Analyze: The actionable root causes of the poor process performance are identified. The most critical of these root causes are selected as a target for improvement.

"Our most critical root causes were the call wait times and the additional calls that were made from scheduling to medical imaging during the scheduling process, which incurred an increase in 'hold time' for the caller," says Triggs.

Improve: The improvement strategy is selected. A plan is established for piloting on a small scale. The process improvement plan included three components:

1. The schedulers' work flows were restructured to better serve patients during peak volumes.

"We altered break times and lunch times to meet these needs," says Triggs.

2. The volume of calls that had to be made by scheduling to imaging during the scheduling process was reduced.

These calls were made to either clarify procedures or to "add on" patients for the same day. "Our medical imaging department developed cheat sheets, so the physician office staff could more easily identify correct procedures," says Triggs. "We also created interactive view ability in our software system for the scheduler to identify open slots for add-on patients."

By doing this, extra calls made to imaging to schedule add-on patients were eliminated.

"We piloted these changes over two months," says Triggs. "Although we saw substantial improvement in our call wait times, we are not yet at our goal."

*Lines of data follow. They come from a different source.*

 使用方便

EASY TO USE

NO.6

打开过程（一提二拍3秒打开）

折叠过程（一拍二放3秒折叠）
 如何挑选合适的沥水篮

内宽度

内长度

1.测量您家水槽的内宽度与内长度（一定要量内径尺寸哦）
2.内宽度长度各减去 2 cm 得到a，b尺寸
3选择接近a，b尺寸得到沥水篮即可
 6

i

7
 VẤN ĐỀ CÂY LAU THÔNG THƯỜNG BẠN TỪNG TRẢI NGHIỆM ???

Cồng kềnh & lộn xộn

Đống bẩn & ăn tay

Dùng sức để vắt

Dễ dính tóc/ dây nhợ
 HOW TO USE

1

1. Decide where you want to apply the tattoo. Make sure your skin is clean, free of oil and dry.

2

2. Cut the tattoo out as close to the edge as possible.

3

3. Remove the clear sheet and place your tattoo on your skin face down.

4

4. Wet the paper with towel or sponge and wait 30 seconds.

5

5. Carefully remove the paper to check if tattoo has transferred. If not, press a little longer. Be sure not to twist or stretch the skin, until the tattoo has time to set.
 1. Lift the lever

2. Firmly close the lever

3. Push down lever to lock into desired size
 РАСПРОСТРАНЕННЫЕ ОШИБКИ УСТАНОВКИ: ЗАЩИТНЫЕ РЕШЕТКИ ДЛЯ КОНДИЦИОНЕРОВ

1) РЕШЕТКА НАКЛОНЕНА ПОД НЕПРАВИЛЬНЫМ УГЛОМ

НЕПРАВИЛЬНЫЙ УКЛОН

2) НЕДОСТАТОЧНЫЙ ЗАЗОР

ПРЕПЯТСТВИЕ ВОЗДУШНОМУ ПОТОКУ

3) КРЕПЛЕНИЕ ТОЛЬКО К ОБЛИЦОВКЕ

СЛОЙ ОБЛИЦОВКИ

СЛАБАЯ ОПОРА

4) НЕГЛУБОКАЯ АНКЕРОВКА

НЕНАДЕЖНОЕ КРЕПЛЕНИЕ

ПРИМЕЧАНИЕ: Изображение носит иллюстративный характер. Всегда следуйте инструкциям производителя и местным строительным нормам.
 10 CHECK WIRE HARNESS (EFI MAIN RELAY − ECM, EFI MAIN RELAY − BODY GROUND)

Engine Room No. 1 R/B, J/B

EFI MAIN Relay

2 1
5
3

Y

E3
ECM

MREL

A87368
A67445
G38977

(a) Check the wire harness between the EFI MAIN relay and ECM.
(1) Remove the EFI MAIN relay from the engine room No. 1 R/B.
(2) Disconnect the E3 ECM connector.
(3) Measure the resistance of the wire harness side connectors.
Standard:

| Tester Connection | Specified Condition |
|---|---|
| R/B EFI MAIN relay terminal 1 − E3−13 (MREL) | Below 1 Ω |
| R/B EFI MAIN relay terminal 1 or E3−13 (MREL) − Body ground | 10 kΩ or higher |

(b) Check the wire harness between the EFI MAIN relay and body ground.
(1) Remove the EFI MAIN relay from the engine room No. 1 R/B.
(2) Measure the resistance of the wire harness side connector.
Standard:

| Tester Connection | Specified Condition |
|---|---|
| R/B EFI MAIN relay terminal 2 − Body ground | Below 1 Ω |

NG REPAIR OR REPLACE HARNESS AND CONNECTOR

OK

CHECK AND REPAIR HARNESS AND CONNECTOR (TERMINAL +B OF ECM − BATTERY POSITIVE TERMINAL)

3. A secretarial position was added.

This freed up a scheduler from secretarial duties. The secretary collates all documentation faxed into scheduling for surgical and invasive procedures.

"The documentation received from the physician offices is checked against our software system, to ensure that the written orders match the orders in the system. This includes pre-admission testing orders," says Triggs.

Control: Methods are established to track the process and sustain its improvements. Weekly tracking of metrics is performed by the manager to ensure goals continue to be met.

"We are tracking the department's weekly average call hold time and the percentage of calls answered within 50 seconds," says Triggs. "These data are shared with the schedulers on a weekly basis. A monetary monthly incentive plan for our schedulers was implemented in 2010, based on attaining the designated goals in each category."

Scheduling streamlined

The team's overall goal was to streamline the scheduling process for medical imaging, by decreasing inefficiencies within the process. "Our results within the first six months have exceeded our initial expectations," reports Triggs. Since August 2009, the average wait time for a call to be answered by centralized scheduling has been reduced from 38 seconds to a current average of 12 seconds. The percentage of calls answered within 50 seconds has risen from 73% to 94%.

"Our abandoned call rate has decreased from an average of 9% down to an average of 2%," says Triggs. "The improvements in response time are measured for all calls to centralized scheduling, not only medical imaging." Thus, these improvements translate to all services, both diagnostic and surgical.

"We learned so much through this Lean Six Sigma project. Most importantly, we learned that the front-line folks make all the difference," says Triggs. "It was critical that all of our schedulers were engaged in the process and project. They are the ones who do the work day to day and can ensure sustainability."

For instance, schedulers were the ones who identified the bottlenecks in additional calls being made to medical imaging during the scheduling call. "We would not have known this without their input," says Triggs. The schedulers also worked closely with medical imaging in creating the cheat sheets, so the physician office staff could more easily identify correct procedures.

"Their input was critical to us finding the root causes for the additional calls and eliminating those causes," says Triggs. "Their continued engagement with the process improvements has been critical to our ability to sustain these results."